Política
Olha a banana!
A privatização da Corsan está prestes a ser anulada pelo Tribunal de Contas do Estado
Depois de privatizar as companhias estaduais de distribuição de energia elétrica e de gás, a bola da vez do governo gaúcho era a Corsan, Companhia Riograndense de Saneamento. Em uma venda repleta de controvérsias, o governador Eduardo Leite, do PSDB, se desfez da estatal às pressas, em um leilão com oferta única. O Tribunal de Contas do Estado apontou, porém, uma série de irregularidades no certame, a começar pela escandalosa subavaliação da estatal – vendida por um valor 75% menor que o estimado pelo economista André Locatelli, responsável por um estudo encomendado pelo Sindicato dos Técnicos Industriais do Rio Grande do Sul.
No TCE, há maioria formada para invalidar o negócio. O julgamento só não foi concluído porque Ana Cristina Moraes, relatora do processo, entrou de férias e só deve retornar em 8 de setembro, após a conclusão desta reportagem. A conselheira já havia, porém, apresentado o seu voto contra a privatização, e foi acompanhada no mérito por Estilac Xavier. Somente o conselheiro Renato Azeredo atestou a regularidade da venda, consolidando o placar de 2 a 1 pela anulação do leilão realizado em dezembro de 2022, quando o grupo privado Aegea arrematou a Corsan por 4,151 bilhões de reais. A Procuradoria-Geral do Estado deve apresentar um recurso para o caso ser analisado pelo Pleno do Tribunal, integrado por sete conselheiros. Apesar de a venda estar sub judice, a companhia já está sob o controle da Aegea.

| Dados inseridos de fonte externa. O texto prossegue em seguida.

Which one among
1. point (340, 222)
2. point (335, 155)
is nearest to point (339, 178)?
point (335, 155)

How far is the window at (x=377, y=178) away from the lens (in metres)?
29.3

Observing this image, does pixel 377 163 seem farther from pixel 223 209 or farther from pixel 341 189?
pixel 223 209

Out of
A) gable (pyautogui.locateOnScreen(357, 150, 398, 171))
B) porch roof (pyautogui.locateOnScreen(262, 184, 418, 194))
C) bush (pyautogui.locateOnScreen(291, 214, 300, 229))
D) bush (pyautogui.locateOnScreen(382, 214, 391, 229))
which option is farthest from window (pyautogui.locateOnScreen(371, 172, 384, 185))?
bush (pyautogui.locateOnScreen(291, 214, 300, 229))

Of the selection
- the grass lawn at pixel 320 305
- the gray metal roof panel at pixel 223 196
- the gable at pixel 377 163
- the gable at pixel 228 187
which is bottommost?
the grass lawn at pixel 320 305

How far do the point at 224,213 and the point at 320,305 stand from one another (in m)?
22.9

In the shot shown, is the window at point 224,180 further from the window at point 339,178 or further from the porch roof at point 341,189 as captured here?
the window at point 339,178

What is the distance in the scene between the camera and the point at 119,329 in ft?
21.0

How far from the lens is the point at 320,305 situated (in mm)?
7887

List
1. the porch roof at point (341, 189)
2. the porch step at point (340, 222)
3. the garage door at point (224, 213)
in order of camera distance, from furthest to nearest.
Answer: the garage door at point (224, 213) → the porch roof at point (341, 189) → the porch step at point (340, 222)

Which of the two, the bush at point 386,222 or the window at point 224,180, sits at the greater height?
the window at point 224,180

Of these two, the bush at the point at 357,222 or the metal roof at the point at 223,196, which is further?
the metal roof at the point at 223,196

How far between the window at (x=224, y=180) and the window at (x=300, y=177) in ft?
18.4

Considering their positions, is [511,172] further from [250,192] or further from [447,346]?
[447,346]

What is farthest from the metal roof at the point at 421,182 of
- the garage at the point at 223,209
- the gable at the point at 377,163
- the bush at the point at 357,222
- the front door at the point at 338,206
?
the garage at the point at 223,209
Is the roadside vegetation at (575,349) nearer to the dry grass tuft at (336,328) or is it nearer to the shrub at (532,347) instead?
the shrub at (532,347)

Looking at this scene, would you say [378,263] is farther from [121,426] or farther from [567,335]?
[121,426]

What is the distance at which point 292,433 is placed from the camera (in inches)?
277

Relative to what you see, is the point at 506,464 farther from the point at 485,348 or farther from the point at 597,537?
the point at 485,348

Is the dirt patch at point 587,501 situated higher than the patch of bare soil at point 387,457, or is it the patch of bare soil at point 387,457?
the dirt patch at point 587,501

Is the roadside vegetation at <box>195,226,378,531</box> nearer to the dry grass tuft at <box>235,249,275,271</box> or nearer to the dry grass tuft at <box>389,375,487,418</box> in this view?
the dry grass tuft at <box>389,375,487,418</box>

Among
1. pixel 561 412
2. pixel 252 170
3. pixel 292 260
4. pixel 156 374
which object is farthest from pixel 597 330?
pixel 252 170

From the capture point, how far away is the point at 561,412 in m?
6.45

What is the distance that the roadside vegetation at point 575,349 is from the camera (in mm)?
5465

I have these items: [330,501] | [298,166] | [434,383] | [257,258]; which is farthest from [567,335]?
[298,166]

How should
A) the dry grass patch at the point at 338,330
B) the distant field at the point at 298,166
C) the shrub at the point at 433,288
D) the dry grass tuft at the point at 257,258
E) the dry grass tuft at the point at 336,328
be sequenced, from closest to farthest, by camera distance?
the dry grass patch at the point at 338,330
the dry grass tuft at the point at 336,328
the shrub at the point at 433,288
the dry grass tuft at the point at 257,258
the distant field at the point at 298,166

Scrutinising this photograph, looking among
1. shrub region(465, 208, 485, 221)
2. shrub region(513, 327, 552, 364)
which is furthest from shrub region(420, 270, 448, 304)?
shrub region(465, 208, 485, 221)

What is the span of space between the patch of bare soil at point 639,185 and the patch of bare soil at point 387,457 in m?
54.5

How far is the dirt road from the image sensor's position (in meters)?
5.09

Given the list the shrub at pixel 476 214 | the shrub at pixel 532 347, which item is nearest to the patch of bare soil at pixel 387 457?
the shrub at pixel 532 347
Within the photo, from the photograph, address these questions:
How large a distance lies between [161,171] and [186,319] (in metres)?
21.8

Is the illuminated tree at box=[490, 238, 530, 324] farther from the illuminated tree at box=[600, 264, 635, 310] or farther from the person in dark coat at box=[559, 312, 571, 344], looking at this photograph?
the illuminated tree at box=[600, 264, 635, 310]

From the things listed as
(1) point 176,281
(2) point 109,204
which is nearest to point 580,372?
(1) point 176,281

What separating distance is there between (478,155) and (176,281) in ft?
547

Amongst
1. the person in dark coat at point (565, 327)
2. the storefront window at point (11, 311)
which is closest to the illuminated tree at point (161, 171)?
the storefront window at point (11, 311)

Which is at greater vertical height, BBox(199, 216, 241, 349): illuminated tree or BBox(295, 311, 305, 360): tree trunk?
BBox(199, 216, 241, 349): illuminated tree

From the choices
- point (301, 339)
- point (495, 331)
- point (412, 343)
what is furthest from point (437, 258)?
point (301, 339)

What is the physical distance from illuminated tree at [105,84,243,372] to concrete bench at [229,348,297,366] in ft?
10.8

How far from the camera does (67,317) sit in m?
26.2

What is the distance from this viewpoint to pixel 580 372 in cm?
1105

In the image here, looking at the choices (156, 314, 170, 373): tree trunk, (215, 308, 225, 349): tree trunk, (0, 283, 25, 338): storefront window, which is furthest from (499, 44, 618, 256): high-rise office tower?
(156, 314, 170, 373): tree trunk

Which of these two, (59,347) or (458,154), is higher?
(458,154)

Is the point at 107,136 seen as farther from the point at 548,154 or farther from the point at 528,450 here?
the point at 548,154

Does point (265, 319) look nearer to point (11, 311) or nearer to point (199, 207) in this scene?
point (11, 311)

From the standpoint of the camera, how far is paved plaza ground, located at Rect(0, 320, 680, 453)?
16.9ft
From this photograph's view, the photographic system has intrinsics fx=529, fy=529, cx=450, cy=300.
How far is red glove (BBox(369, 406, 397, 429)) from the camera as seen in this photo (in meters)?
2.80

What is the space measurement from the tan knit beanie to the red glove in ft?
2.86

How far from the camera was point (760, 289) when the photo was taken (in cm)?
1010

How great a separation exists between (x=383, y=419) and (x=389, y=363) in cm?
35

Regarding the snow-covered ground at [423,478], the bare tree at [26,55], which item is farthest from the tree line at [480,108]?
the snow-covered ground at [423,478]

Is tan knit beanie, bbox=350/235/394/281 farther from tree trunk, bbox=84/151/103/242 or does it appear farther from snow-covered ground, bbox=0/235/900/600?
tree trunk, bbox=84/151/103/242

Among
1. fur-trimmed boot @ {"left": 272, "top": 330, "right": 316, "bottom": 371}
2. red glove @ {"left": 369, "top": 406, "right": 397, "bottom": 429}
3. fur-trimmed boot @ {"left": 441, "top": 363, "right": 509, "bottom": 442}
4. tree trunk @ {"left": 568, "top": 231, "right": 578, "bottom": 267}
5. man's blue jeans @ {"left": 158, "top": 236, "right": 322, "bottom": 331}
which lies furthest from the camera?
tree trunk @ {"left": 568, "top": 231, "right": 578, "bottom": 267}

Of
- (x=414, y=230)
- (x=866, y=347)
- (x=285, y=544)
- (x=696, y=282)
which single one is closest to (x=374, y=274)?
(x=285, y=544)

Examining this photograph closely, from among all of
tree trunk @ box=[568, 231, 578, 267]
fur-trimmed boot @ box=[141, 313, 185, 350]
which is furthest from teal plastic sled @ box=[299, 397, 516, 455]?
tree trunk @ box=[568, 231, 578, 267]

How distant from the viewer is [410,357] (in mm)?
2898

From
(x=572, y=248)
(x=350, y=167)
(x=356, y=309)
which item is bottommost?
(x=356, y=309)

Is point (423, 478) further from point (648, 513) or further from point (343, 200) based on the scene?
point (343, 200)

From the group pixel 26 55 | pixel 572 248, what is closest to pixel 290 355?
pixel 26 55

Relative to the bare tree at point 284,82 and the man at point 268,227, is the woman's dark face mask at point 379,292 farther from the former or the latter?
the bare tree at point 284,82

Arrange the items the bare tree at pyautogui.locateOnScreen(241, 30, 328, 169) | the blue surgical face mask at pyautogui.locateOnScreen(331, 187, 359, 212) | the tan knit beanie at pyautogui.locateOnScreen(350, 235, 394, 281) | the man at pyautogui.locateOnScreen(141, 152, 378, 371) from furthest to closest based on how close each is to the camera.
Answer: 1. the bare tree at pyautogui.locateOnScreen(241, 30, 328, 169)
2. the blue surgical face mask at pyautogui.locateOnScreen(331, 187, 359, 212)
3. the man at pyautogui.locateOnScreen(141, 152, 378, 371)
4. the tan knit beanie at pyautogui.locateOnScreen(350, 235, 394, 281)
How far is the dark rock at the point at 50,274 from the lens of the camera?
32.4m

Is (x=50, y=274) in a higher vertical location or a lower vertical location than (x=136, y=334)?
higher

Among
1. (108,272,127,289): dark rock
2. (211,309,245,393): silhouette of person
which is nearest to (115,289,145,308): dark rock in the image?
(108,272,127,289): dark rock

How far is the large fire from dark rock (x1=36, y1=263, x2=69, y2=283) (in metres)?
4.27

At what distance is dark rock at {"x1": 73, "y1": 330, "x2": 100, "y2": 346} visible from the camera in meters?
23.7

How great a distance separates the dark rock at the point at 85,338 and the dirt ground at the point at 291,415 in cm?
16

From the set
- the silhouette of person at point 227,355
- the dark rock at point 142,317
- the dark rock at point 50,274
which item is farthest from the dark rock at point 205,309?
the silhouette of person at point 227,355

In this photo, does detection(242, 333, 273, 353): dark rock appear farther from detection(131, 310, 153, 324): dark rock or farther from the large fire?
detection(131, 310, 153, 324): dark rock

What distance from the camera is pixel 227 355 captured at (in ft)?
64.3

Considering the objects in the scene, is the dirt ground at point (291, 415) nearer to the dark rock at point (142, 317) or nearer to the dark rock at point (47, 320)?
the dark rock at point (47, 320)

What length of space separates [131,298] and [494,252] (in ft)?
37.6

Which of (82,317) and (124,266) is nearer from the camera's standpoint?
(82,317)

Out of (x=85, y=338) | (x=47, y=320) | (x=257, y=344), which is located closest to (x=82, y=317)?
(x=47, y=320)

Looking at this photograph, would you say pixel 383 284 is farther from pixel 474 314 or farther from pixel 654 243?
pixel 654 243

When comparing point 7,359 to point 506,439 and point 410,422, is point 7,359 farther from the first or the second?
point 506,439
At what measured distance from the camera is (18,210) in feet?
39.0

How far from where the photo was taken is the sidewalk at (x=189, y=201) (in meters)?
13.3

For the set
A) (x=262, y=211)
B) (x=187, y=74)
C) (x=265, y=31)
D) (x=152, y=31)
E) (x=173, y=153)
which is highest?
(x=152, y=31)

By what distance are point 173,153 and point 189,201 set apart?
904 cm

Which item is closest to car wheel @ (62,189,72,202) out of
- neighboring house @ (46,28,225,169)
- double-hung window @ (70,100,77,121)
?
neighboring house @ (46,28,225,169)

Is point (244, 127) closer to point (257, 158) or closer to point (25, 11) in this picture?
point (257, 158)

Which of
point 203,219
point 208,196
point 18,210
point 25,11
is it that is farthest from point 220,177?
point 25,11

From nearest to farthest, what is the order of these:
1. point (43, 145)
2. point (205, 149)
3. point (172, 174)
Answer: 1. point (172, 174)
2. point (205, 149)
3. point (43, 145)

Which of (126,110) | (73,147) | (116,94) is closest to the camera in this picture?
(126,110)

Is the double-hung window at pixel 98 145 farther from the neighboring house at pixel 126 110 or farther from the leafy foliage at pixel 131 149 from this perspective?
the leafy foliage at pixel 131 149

Na campanha de 2022, o então candidato à reeleição Eduardo Leite assegurou que a companhia de saneamento não seria privatizada sob a sua gestão. Logo após vencer a batalha das urnas, o tucano apresentou à Assembleia Legislativa a proposta de vender ações da estatal, mantendo o controle de apenas 30% da empresa. Com a carta branca dada pelos parlamentares da base, o governador mudou de ideia novamente e decidiu leiloar todos os ativos da Corsan. Para justificar a venda, a administração estatal encomendou dezenas de estudos e análises técnicas. As contratações das empresas de consultoria foram feitas sem licitação e consumiram 40 milhões de reais dos cofres públicos, segundo o TCE e o Ministério Público.
Engodo. Ao vender a estatal, Eduardo Leite descumpriu promessa de campanha – Imagem: Maurício Tonetto/GOVRS
Em meio a suspeitas de irregularidades e conflitos de interesse, o TCE havia liberado o leilão, mas não autorizou a assinatura do contrato de venda até que o processo fosse totalmente esclarecido. A despeito de pareceres contrários do Ministério Público de Contas, o presidente do TCE, Alexandre Postal, derrubou a medida cautelar em 7 de julho e permitiu a celebração do acordo. O governo gaúcho não perdeu tempo. Duas horas após o despacho de Postal concluiu o negócio, repassando o comando da Corsan para a Aegea.
Poucos dias depois, em sessão realizada dia 18 de julho, a relatora Moraes e o conselheiro Xavier votaram pela anulação do certame. O principal argumento da relatora é o preço pelo qual a empresa foi vendida, apenas 1% superior ao valor estipulado no edital. Na mesma ocasião, Azeredo pediu vistas e, em 29 de julho, apresentou seu voto divergente.
O deputado estadual Miguel Rossetto, do PT, acusa o governador de “aparelhar politicamente” o Ministério Público para obter o aval para o negócio. “É um dos maiores escândalos da história recente do Rio Grande do Sul”, afirma. O parlamentar destaca que o ex-procurador-geral de Justiça Fabiano Dallazen atuou claramente para resolver as barreiras jurídicas do processo. Dias antes do leilão, pediu exoneração do cargo. Para espanto geral, ele depois assumiu a Diretoria Institucional da Aegea. Ainda segundo Rossetto, ex-parlamentares e antigos funcionários do governo também passaram a trabalhar na empresa, recebendo salários milionários.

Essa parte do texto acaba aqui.